# Information supplied
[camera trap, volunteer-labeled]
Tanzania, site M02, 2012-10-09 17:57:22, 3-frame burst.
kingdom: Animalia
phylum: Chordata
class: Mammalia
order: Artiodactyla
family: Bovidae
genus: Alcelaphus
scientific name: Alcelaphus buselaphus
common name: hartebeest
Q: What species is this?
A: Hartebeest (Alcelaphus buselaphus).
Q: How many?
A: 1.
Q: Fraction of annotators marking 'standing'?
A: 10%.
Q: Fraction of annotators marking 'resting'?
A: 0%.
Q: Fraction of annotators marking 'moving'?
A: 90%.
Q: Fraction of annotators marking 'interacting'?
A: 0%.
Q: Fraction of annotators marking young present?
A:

# Your task
Write out only those lines of the entries that lie between the line containing "Q: Fraction of annotators marking young" and the last line, inclusive, reproducing them exactly.

# Solution to this problem
Q: Fraction of annotators marking young present?
A:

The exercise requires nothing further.